Enrolment completion, follow-up and closure stage

Perhaps the least attention has been paid to increasing the clinical trial efficiency at the stage when enrolment has been completed. Typically, after the recruitment activity has ceased, study participants are followed for a specific period of time for their vital status, and ultimately the final database lock and trial closure ensue. In a retrospective review of the early-phase clinical trials conducted by our Princess Margaret Cancer Centre Phase 1 Trials Programme from 2013 to 2019, 44 trials had patients in active survival follow-up. Of these, 30 (68%) trials mandated prolonged surveillance till death. Of the 552 patients enrolled in these 44 trials, 116 (21%) were in active survival follow-up with a median duration of 6.5 (range 1–48) months and had a median of 4 follow-up encounters (range 0–65). These data demonstrate that clinical trial protocols often remain open for prolonged periods of time despite all patients having completed the study treatment, thus substantially increasing the administrative burden at the trial sites. One approach to enable appropriate tracking is to transfer all patients to a single institution-based follow-up protocol, thus minimising the need to keep numerous study files active and repeatedly renewed.
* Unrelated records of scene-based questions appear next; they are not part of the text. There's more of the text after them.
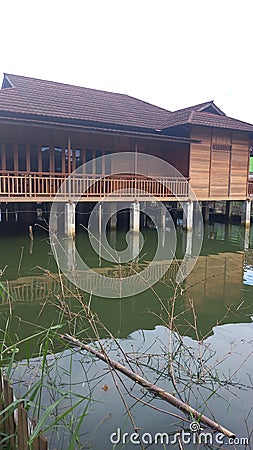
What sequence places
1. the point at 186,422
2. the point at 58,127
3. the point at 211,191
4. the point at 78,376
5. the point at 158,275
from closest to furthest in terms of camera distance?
1. the point at 186,422
2. the point at 78,376
3. the point at 158,275
4. the point at 58,127
5. the point at 211,191

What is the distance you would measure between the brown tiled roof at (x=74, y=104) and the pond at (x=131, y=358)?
586cm

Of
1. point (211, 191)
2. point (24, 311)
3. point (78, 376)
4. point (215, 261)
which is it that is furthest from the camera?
point (211, 191)

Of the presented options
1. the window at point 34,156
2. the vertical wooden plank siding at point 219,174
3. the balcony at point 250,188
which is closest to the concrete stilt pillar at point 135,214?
the vertical wooden plank siding at point 219,174

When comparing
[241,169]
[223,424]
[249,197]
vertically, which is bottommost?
[223,424]

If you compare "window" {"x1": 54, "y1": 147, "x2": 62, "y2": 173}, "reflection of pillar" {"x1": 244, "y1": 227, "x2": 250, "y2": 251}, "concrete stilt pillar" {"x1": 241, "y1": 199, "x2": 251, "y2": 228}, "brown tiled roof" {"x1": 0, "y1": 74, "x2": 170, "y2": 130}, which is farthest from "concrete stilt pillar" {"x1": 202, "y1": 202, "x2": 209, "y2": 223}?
"window" {"x1": 54, "y1": 147, "x2": 62, "y2": 173}

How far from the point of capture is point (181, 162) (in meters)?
13.7

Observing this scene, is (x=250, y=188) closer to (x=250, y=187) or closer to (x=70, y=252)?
(x=250, y=187)

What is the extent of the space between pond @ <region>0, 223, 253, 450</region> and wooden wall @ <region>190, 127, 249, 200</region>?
6.31 meters

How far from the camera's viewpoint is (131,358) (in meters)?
3.56

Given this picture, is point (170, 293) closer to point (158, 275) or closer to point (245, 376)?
point (158, 275)

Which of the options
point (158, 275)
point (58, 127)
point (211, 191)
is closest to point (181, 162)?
point (211, 191)

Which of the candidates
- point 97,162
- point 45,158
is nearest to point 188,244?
point 97,162

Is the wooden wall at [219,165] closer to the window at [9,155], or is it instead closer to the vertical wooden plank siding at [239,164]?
the vertical wooden plank siding at [239,164]

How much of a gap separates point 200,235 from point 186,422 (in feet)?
33.5
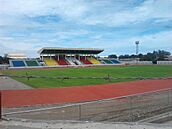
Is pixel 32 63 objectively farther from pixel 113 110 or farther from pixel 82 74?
pixel 113 110

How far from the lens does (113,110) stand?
14.4 meters

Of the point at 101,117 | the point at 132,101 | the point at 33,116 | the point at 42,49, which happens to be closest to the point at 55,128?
the point at 33,116

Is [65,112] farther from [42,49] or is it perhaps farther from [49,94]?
[42,49]

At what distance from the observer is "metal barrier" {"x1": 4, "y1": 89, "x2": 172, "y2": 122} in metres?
11.4

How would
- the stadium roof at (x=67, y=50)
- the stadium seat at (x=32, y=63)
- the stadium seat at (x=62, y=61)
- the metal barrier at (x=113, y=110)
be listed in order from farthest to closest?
1. the stadium roof at (x=67, y=50)
2. the stadium seat at (x=62, y=61)
3. the stadium seat at (x=32, y=63)
4. the metal barrier at (x=113, y=110)

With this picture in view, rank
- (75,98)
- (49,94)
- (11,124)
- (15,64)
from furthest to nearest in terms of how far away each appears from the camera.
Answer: (15,64)
(49,94)
(75,98)
(11,124)

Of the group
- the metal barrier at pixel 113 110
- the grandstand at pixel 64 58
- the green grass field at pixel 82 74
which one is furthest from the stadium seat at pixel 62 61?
the metal barrier at pixel 113 110

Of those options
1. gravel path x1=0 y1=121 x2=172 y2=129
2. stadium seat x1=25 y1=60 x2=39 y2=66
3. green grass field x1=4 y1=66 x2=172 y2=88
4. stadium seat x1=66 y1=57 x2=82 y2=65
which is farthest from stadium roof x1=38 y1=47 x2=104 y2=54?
gravel path x1=0 y1=121 x2=172 y2=129

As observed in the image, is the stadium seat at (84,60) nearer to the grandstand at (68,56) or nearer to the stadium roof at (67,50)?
the grandstand at (68,56)

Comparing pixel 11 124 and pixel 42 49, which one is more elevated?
pixel 42 49

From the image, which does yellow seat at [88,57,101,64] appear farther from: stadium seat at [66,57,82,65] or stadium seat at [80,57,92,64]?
stadium seat at [66,57,82,65]

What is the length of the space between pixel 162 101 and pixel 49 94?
33.4ft

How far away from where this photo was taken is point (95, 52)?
4072 inches

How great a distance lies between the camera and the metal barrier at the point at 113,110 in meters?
11.4
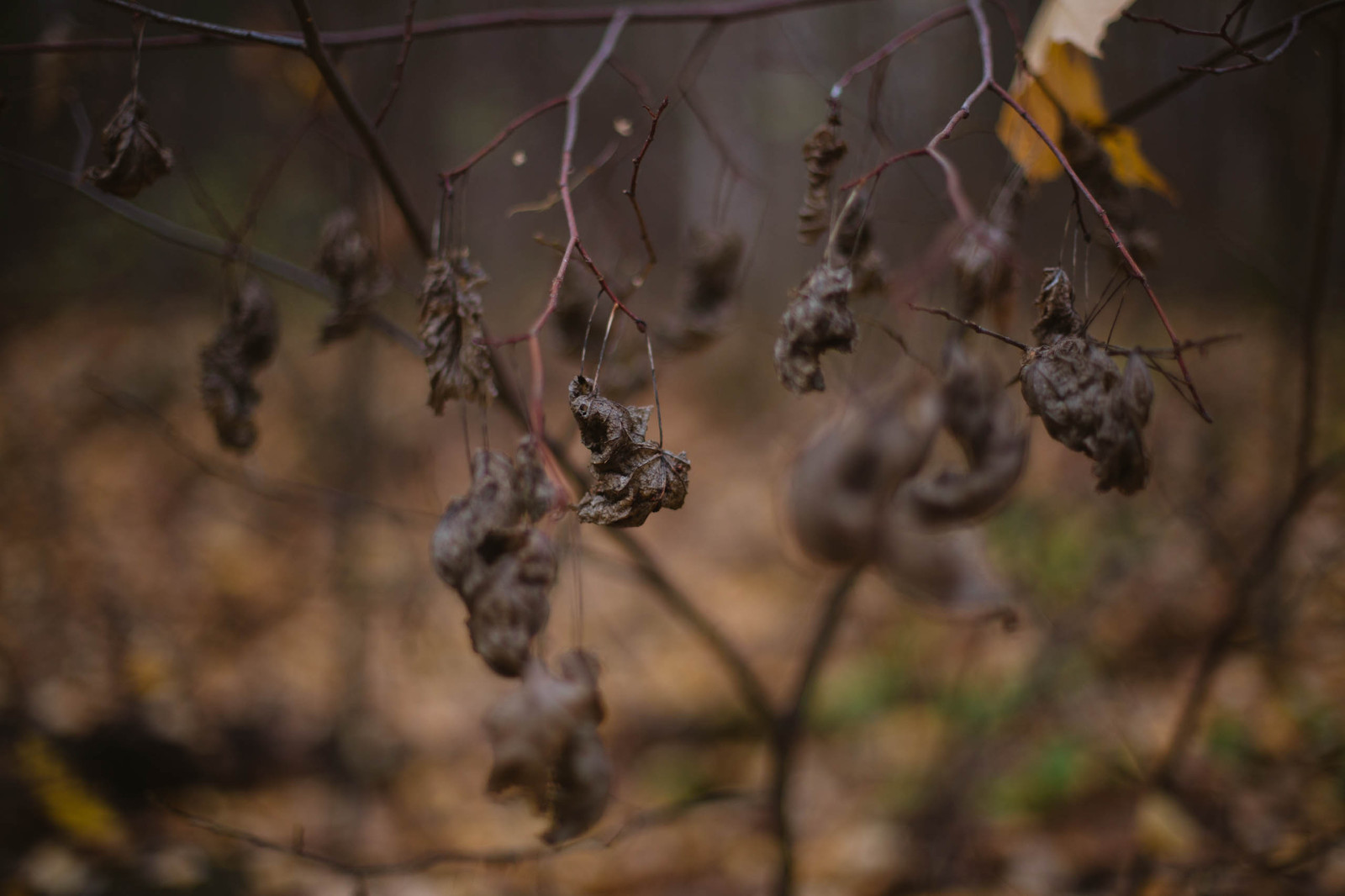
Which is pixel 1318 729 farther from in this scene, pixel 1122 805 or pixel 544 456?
pixel 544 456

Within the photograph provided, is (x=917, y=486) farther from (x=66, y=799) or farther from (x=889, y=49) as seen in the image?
(x=66, y=799)

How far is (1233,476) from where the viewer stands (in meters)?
3.51

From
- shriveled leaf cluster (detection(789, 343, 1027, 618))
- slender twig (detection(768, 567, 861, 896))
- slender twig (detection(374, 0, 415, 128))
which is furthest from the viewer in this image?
slender twig (detection(768, 567, 861, 896))

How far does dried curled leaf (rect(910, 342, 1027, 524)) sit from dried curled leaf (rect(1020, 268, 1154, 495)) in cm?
37

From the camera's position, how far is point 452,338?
0.83m

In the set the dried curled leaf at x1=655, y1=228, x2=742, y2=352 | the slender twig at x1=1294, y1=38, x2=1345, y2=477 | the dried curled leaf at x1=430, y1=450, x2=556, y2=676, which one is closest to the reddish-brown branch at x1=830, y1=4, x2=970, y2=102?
the dried curled leaf at x1=655, y1=228, x2=742, y2=352

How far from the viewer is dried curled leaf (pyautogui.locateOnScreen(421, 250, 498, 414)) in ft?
2.65

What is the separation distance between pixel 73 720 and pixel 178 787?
1.71 ft

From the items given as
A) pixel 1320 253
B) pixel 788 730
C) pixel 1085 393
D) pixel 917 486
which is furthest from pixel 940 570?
pixel 1320 253

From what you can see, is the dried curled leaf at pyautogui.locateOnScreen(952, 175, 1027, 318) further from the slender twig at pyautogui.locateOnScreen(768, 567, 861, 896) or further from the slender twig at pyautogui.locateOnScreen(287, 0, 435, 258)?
the slender twig at pyautogui.locateOnScreen(287, 0, 435, 258)

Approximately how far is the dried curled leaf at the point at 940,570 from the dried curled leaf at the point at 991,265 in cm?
35

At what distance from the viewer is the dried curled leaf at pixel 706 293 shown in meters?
1.38

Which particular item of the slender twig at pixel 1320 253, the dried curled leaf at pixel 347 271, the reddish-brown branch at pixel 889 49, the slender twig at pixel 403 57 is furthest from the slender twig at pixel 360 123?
the slender twig at pixel 1320 253

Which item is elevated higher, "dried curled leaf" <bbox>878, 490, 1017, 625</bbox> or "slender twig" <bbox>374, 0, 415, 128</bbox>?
"slender twig" <bbox>374, 0, 415, 128</bbox>
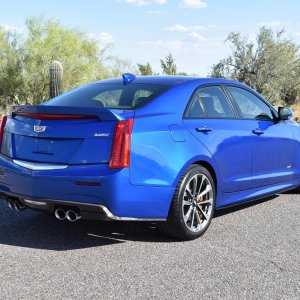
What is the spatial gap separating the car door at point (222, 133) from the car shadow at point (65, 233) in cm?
98

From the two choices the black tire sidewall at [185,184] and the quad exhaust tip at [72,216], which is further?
the black tire sidewall at [185,184]

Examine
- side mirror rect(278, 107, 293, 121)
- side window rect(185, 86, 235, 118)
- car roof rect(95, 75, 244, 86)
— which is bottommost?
side mirror rect(278, 107, 293, 121)

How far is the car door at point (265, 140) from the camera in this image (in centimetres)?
594

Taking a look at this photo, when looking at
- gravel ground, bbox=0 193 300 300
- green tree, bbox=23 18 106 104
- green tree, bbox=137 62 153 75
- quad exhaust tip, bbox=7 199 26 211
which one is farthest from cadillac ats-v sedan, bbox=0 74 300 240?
green tree, bbox=137 62 153 75

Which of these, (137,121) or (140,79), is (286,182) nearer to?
(140,79)

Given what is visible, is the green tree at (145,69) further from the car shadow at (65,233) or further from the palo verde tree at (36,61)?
the car shadow at (65,233)

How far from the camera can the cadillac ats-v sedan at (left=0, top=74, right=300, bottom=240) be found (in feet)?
14.2

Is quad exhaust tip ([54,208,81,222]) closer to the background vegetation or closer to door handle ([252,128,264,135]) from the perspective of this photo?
door handle ([252,128,264,135])

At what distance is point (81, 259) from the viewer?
434 cm

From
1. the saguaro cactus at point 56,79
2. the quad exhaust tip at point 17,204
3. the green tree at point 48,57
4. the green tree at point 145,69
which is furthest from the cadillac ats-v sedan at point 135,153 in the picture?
the green tree at point 145,69

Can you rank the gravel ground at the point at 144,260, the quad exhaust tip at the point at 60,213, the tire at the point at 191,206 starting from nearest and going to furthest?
the gravel ground at the point at 144,260
the quad exhaust tip at the point at 60,213
the tire at the point at 191,206

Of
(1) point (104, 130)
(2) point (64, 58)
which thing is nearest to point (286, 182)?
(1) point (104, 130)

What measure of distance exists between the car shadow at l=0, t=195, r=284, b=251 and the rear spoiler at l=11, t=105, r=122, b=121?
117 centimetres

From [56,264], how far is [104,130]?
117 centimetres
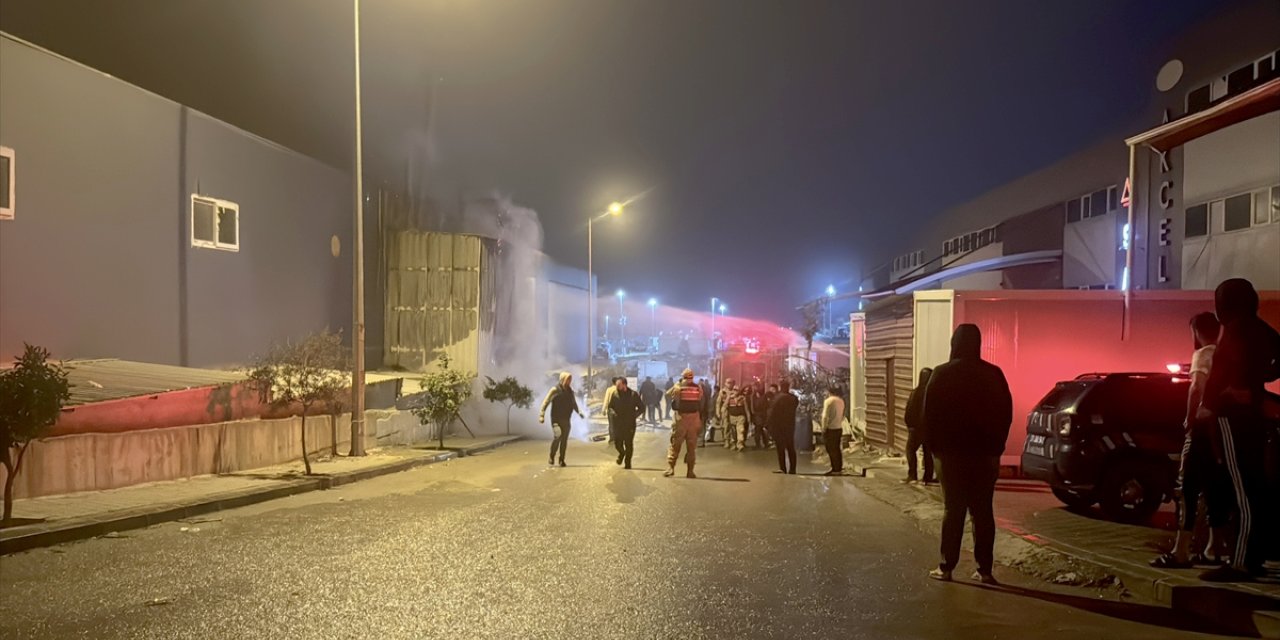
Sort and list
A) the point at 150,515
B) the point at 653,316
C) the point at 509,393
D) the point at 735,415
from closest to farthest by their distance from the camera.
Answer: the point at 150,515 < the point at 735,415 < the point at 509,393 < the point at 653,316

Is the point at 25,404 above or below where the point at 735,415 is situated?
above

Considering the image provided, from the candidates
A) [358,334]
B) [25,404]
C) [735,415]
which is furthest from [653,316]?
[25,404]

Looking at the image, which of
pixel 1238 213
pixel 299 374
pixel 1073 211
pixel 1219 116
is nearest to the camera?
pixel 1219 116

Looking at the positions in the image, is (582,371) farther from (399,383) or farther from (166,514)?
(166,514)

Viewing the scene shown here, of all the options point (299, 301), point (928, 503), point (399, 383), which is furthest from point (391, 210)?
point (928, 503)

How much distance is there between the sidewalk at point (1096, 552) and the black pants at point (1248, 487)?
0.20 metres

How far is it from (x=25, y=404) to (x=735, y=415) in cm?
1406

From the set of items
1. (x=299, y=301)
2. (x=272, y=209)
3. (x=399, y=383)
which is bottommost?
(x=399, y=383)

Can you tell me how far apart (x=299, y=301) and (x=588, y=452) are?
9225 mm

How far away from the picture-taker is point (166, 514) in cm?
954

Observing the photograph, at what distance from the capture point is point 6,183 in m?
13.6

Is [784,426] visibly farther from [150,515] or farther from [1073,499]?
[150,515]

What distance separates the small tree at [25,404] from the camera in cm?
830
Some pharmaceutical partners have adopted such a practice to establish “roll-over” protocols to consolidate the follow-up requirements of multiple studies that shared the same sponsor. Lastly, the storage of clinical trial documents to fulfil regulatory requirements should be replaced by digitally scanned electronic formats. This conversion from paper into bytes would not only save time whenever access to archived files is needed in the future but also constitute an environmentally friendly solution.

Scientific efficiency

In addition to the abovementioned ways to improve the operational efficiency of clinical trials, scientific strategies must be in place to maximise their chances of success while utilising the least patient resources and infrastructure. Only the most promising drug candidates should be selected for clinical testing, duplicative efforts without a strong justification (such as “me-too” trials) should be discouraged, and a high bar must be set for go-no-go decisions to launch large randomised registrational studies. Innovative clinical trial designs such as adaptive studies have pre-specified allowances to alter their enrolment criteria, and thus offer unique advantages by adjusting dynamically to changes in the existent therapeutic landscape. Biomarkers, especially those of sensitivity or resistance, are critical in accelerating clinical research by selecting patients who are most or least likely to benefit; yet, the current pace of biomarker discovery and validation is slow. To a large extent, the scientific inefficiency in clinical trials is attributable to the lack of data sharing of pre-competitive and post-competitive information, such as early nonclinical evaluations and individual patient-level clinical and biomarker results in published clinical trials, respectively.

Conclusion

The optimisation of operational and scientific efficiency in clinical trials requires concerted efforts from investigators and study teams, sponsors, regulatory agencies, and other key stakeholders. The elimination of bottlenecks is critical to conserve resources and time, and, importantly, to accelerate progress in cancer research.